今回は、知的財産高等裁判所の平成24年(行ケ)第10267号の判決、商標「シャンパンタワー」の判例を紹介します。
詳細は、こちら。
原告は、43類の役務「飲食物の提供」などを指定する商標登録を保有していました。
これに対して、原告の商標が、以下の商標法4条1項7号の規定に該当することを理由に、被告は無効審判を請求しました。
公の秩序又は善良の風俗を害するおそれがある商標
これは、本願商標「シャンパンタワー」に「シャンパン」の文字が含まれていることに起因しています。
フランスでは、優れた産地のぶどう酒を保護・管理することを目的に「原産地統制呼称法」という法律が制定されています。
原産地統制名称は、法律に基づいて管理して、名称の使用に対する厳しい規制により、消費者に対して品質を保証しています。
「シャンパン」は、原産地統制名称に該当し、シャンパーニュ地方で製造され、かつ、一定の基準に合致した発泡性ぶどう酒のみに、「シャンパン」の名称を使用することを許しています。
このような事情を背景として、無効審判において、原告の「シャンパンタワー」の商標登録は無効にすべき旨、審決が下されました。

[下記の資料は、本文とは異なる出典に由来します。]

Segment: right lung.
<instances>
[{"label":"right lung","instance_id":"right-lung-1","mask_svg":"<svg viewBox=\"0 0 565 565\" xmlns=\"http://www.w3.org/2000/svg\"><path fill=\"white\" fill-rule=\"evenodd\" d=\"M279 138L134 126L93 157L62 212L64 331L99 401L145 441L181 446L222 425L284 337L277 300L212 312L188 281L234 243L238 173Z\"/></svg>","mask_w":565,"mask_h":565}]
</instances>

この審決に対して不服があり、訴訟を提起したのが、本件の裁判になります。
商標「シャンパンタワー」事件の裁判所の判断
あなたは、本願商標「シャンパンタワー」が、公の秩序又は善良の風俗を害するおそれがある商標に該当すると思いますか?
結論から言うと、本願商標「シャンパンタワー」は、商標法4条1項7号に該当するとして、商標登録を無効とする判断を支持して、原告の請求を棄却しました。
シャンパーニュ地方のぶどう生産者らの努力により、「シャンパン」の周知著名性が蓄積・維持され、それに伴って高い名声・信用・評判が形成されています。
「シャンパン」という表示は、シャンパーニュ地方のみならず、フランス及びフランス国民の文化的所産というべきと、裁判所は判断しています。
よって、本願商標を本件指定役務(飲食物の提供など)に使用することは、法律により「CHAMPAGNE」の名声・信用・評判を保護してきたフランス国民の国民感情を害するとのことです。
さらには、我が国とフランスの友好関係にも影響を及ぼす危険性があり、国際信義に反するものといわざるを得ないとのことです。
以上のような理由により、本願商標が、公の秩序又は善良の風俗を害するおそれがあると裁判所は判断しました。
裁判所は、「シャンパンタワー」の商標登録を無効とするとの判断を、維持しました。
商標「シャンパンタワー」の判例から学べること
実社会においては、「シャンパンタワー」は、一般用語として、広く使用されています。
それにもかかわらず、本願商標「シャンパンタワー」は、公の秩序又は善良の風俗を害するおそれがあると、裁判所に判断されました。
原告は、このようなトラブルに直面するとは思わずに、本願商標の商標登録を取得したものと考えます。
長年、商標の弁理士として業務を行っていると、全く予想していなかった拒絶理由が通知されることがあります。
あなたが商標出願する場合に、ごく稀に、予期していないトラブルが生じる危険性があること、理解しておきましょう。